Below are records with pictures. Transcribe exactly, and only, the lines from the line with "一、每次购买2件以上满200" to the line with "三、所标参数都是从工具资料复", both ends included, but not the pictures.

Data extracts:
= Beginning of Section =

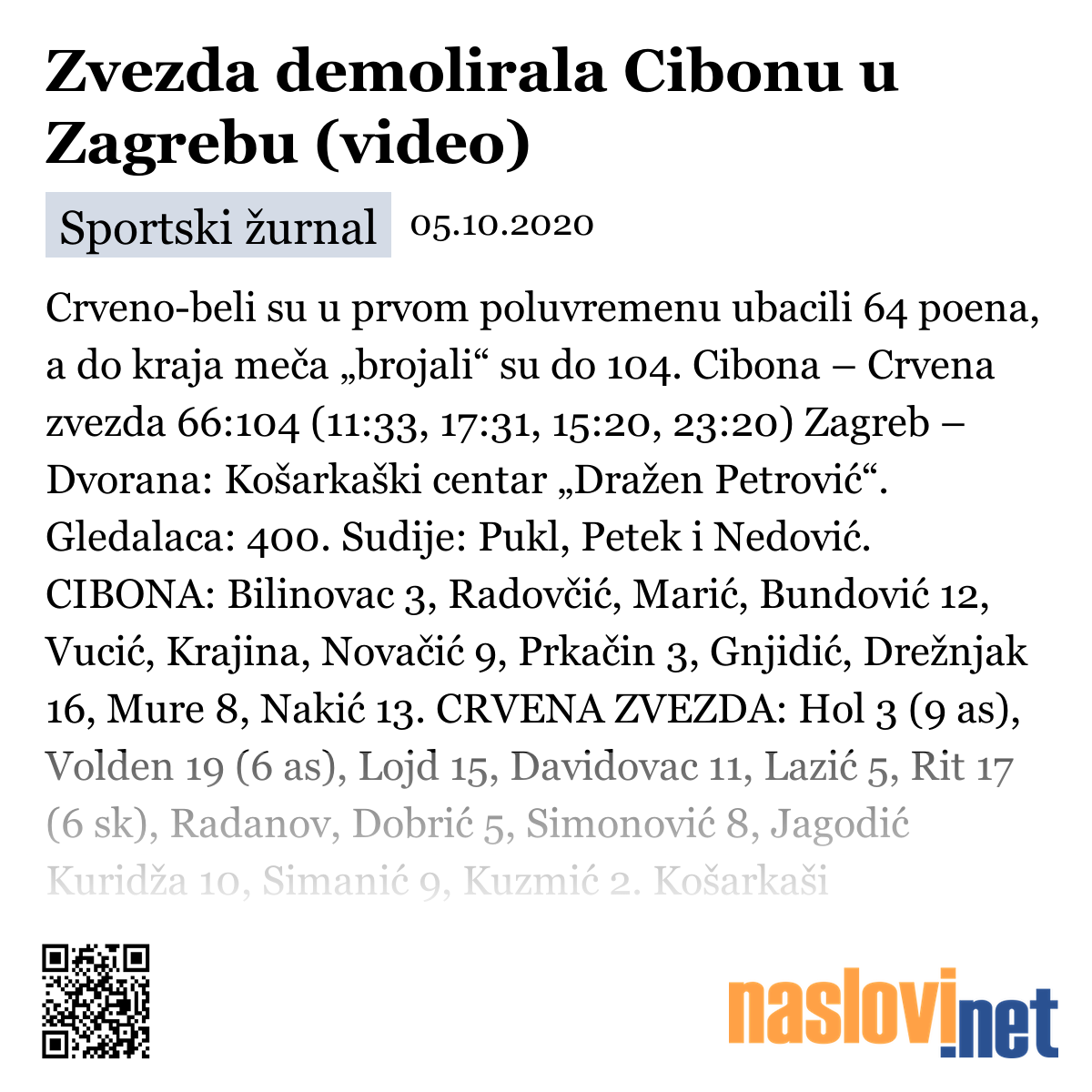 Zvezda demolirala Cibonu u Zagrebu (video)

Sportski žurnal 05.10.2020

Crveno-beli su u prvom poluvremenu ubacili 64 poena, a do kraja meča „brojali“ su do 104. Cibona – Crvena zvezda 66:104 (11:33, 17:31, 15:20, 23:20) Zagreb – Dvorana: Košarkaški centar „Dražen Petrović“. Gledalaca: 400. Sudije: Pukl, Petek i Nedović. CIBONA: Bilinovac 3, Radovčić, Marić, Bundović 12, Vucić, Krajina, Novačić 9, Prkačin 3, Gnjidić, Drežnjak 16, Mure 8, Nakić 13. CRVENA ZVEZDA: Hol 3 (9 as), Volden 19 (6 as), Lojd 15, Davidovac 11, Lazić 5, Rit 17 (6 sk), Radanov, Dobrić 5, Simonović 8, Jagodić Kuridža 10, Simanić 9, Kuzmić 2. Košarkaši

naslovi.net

= End of Section =
= Beginning of Section =

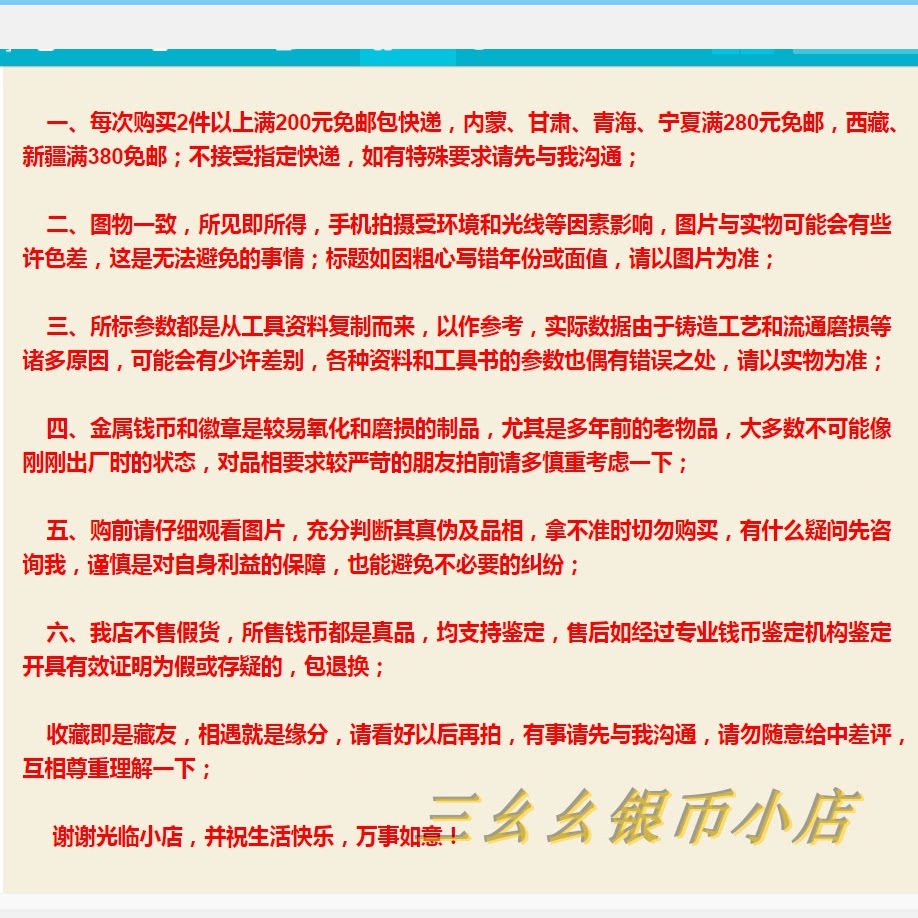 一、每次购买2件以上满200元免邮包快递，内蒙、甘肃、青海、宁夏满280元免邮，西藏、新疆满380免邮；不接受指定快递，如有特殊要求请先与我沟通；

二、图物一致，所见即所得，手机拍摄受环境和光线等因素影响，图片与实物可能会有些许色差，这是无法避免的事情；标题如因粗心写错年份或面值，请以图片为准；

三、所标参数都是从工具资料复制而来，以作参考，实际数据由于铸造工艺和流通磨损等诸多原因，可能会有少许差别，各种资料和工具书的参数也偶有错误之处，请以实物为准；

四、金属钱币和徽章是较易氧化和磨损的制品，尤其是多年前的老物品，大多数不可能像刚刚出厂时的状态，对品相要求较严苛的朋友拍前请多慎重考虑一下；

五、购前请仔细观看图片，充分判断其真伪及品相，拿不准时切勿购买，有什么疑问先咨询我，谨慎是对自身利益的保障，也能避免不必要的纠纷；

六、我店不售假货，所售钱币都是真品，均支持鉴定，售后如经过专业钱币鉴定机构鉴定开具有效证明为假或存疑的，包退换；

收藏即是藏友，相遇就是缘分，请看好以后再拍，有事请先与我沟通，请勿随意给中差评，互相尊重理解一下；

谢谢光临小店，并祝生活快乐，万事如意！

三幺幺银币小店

= End of Section =

Problem solution:
 一、每次购买2件以上满200元免邮包快递，内蒙、甘肃、青海、宁夏满280元免邮，西藏、新疆满380免邮；不接受指定快递，如有特殊要求请先与我沟通；

二、图物一致，所见即所得，手机拍摄受环境和光线等因素影响，图片与实物可能会有些许色差，这是无法避免的事情；标题如因粗心写错年份或面值，请以图片为准；

三、所标参数都是从工具资料复制而来，以作参考，实际数据由于铸造工艺和流通磨损等诸多原因，可能会有少许差别，各种资料和工具书的参数也偶有错误之处，请以实物为准；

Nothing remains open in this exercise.